--- DOCUMENT SEGMENT Enclosed Below ---

Multi-volume historical work by David Hume

The History of England (1754–1761) is David Hume's great work on the history of England (also covering Wales, Scotland, and Ireland), which he wrote in installments while he was librarian to the Faculty of Advocates in Edinburgh. It was published in six volumes in 1754, 1757, 1759, and 1762. The first publication of his History was greeted with outrage by all political factions, but it became a best-seller, finally giving him the financial independence he had long sought. Hume's History spanned "from the invasion of Julius Caesar to the Revolution of 1688" and went through over 100 editions. Many considered it the standard history of England in its day.

==Publication history==
Hume set out at first only to write a history of England under the Stuart monarchs James I and Charles I, which appeared in 1754. He followed this with a second history that continued to the Revolution of 1688. With the relative success of these two volumes, Hume researched the history of earlier eras and produced a total of six volumes. As a result, the fifth volume was the first to appear in print, in 1754, while the first two volumes were published last, in 1762. The complete History of England is arranged in chronological order, as follows:

- Vols. 1–2: The history of England from the invasion of Julius Caesar to the accession of Henry VII (i.e. 55 BC – AD 1485; first published in 1762)
- Vols. 3–4. The history of England under the House of Tudor (covering the years 1485–1601; published 1759)
- Vol. 5. The history of Great Britain, containing the reigns of James I and Charles I (covering the years 1601–1649; published 1754)
- Vol. 6. The history of Great Britain, containing the Commonwealth, and the reigns of Charles II and James II (covering the years 1649–1688; published 1757)

Because of the titles of the last two volumes, the whole work has occasionally been mistakenly referred to as History of Great Britain rather than History of England.

==Circumstances of the work's composition==

The last Jacobite uprising of 1745 was a very recent memory, and had come close to turning the War of the Austrian Succession
into a war of the British succession. This had come as a shock to Hume. So his main concern was to legitimise the Revolution of 1688, and forestall any future insurrection. He wanted his philosophy of government to appeal to both Whigs and former Jacobites. Perhaps this can be best understood in his 1748 essay "Of the Original Contract". He was not an adherent of any party.

In England, anti-Scottish prejudice was running high. Hume was a master of the internalised Scoticism, and even wrote a booklet about how to do it. The History of England is a classic of the genre. It helps understand Hume to re-externalise the milieu that he flourished in.

==The Revolution of 1688==

He wrote of the Revolution: By deciding many important questions in favour of liberty, and still more, by that great precedent of deposing one king, and establishing a new family, it gave such an ascendent to popular principles, as has put the nature of the English Constitution beyond all controversy. Thus Hume is at odds with those who argue that the British Constitution is entirely evolutionary, and did not emerge from a revolution, just like the later American and French Constitutions, and the earlier Dutch Constitution.

The source of this antinomian interpretation of British freedom can be traced in Hume's account of the revolutionary debates themselves. William of Orange had been invited to invade by a coalition of English Whigs and Tories. To placate the latter's maxim that "the throne was never vacant", or in modern parlance the monarch never dies, the fiction was agreed that King James would be said to have abdicated. It fell to the Scottish Parliamentary Convention, meeting a month after the English one: "in a bold and decisive vote", to declare "that king James, by his maladministration, and his abuse of power, had forfeited all title to the crown". Hume wanted to present the UK as having a modern constitution. He did not see it as something that stretched back seamlessly to Magna Carta or the laws of King Alfred.

--- End of Enclosed DOCUMENT SEGMENT ---

> **TASKS TO COMPLETE**
a) Answer these questions from the passage on Hume's History of England:
(i) What post did Hume hold while he wrote the work in installments?
(ii) Which volume was the first to appear in print, and in what year?
(iii) Which body declared that King James had forfeited all title to the crown?
b) Extend the passage on Hume's History of England by writing what comes after its final sentence.

--- INFORMATION SUPPLIED Enclosed Below ---

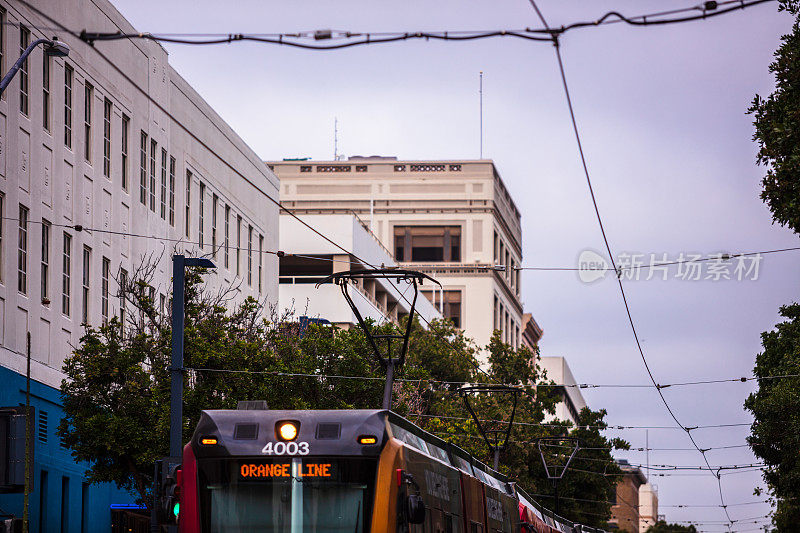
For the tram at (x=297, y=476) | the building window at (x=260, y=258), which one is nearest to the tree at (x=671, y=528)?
the building window at (x=260, y=258)

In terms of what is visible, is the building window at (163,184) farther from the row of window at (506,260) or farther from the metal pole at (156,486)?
the row of window at (506,260)

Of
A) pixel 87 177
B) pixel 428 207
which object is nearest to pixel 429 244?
pixel 428 207

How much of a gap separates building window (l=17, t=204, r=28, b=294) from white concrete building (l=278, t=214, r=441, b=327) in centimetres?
3158

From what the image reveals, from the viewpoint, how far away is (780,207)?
886 inches

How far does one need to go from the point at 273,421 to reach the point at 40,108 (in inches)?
841

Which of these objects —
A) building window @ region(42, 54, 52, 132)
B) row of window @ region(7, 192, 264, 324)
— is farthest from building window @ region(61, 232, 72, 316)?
building window @ region(42, 54, 52, 132)

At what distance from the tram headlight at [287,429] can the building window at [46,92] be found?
2180cm

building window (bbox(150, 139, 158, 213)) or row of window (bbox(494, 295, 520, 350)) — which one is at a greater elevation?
row of window (bbox(494, 295, 520, 350))

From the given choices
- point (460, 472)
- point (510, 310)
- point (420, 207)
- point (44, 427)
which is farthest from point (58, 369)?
point (510, 310)

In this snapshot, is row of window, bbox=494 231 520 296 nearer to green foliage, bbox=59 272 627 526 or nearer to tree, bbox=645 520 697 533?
tree, bbox=645 520 697 533

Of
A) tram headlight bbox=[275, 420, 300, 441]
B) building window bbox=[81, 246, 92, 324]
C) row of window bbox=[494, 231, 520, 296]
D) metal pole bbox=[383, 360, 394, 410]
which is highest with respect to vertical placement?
row of window bbox=[494, 231, 520, 296]

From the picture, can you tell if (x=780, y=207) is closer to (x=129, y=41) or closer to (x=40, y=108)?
(x=40, y=108)

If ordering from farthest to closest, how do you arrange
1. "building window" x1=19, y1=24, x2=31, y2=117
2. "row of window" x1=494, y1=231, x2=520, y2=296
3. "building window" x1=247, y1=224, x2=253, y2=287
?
"row of window" x1=494, y1=231, x2=520, y2=296
"building window" x1=247, y1=224, x2=253, y2=287
"building window" x1=19, y1=24, x2=31, y2=117

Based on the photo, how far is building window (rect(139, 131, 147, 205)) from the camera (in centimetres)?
4159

--- End of Enclosed INFORMATION SUPPLIED ---

> **RESULTS OF THE TASKS**
a)
(i) Librarian to the Faculty of Advocates in Edinburgh.
(ii) The fifth volume, in 1754.
(iii) The Scottish Parliamentary Convention.

b)
The narrative ends with a parliamentary convention annexing to the settlement a declaration of rights, where all the points, which had, of late years, been disputed between king and people, were finally determined; and the powers of the royal prerogative were more narrowly circumscribed and more exactly defined, than in any former period of the English government. In fact Britain has two declarations of right from this period. The Bill of Rights is (or was) the basic law of England, the Claim of Right that for Scotland.

There are important differences between these little studied declarations. Where the Bill of Rights states that the King cannot make laws without the consent of Parliament, the Claim of Right says that all assertions of a right to rule above the law are themselves against the law. The Bill of Rights was inspired by John Locke. Behind the Claim of Right can be detected the guiding hand of James Dalrymple, 1st Viscount of Stair 1619–1695. Hume studied law as a student at Edinburgh. He implies that he neglected this study. This must be taken with a pinch of salt. He may have wanted to avoid giving the lay reader the impression that he had written a history just for lawyers like William Blackstone. What is certain is that he names two of the founders of Roman Dutch law, Johannes Voet and Arnold Vinnius, in the same breath as Cicero and Virgil. Cicero was, of course, a lawyer. The standard work for a Scottish law student to study was, then as now, "Stair's Institutions of the laws of Scotland".

Hume names neither of the unamended constitutions of 1689. He wanted a new constitution for the United Kingdom to flesh out these outline declarations. He set out his proposals in the essay Idea of a Perfect Commonwealth, which is a reworking of The Commonwealth of Oceana by the 17th-century visionary James Harrington. Leaving the extent of the Commonwealth and the location of its capital undecided, Hume's highly devolved scheme was "to have all the advantages both of a great and a little Commonwealth". In some ways it resembles the model of Presbyterian church government. Hume was no theorist of an unwritten constitution.

==Narrative==

The work can perhaps be best discussed as four separate histories in the order in which he wrote them.

===The History of Great Britain Part 1===

The book begins auspiciously with James VI of Scotland peacefully assuming the title of first King of Great Britain. He immediately began a series of attempts to promote a Union between his two kingdoms, and found for this a staunch ally in Francis Bacon. These came to nothing, curiously more because of opposition in the English Parliament than in the Scottish one. On the whole, Hume portrays this complex king, who had grown up with the same predicament as Orestes, as a beneficent ruler keeping Britain at peace, notably by staying out of the Thirty Years' War.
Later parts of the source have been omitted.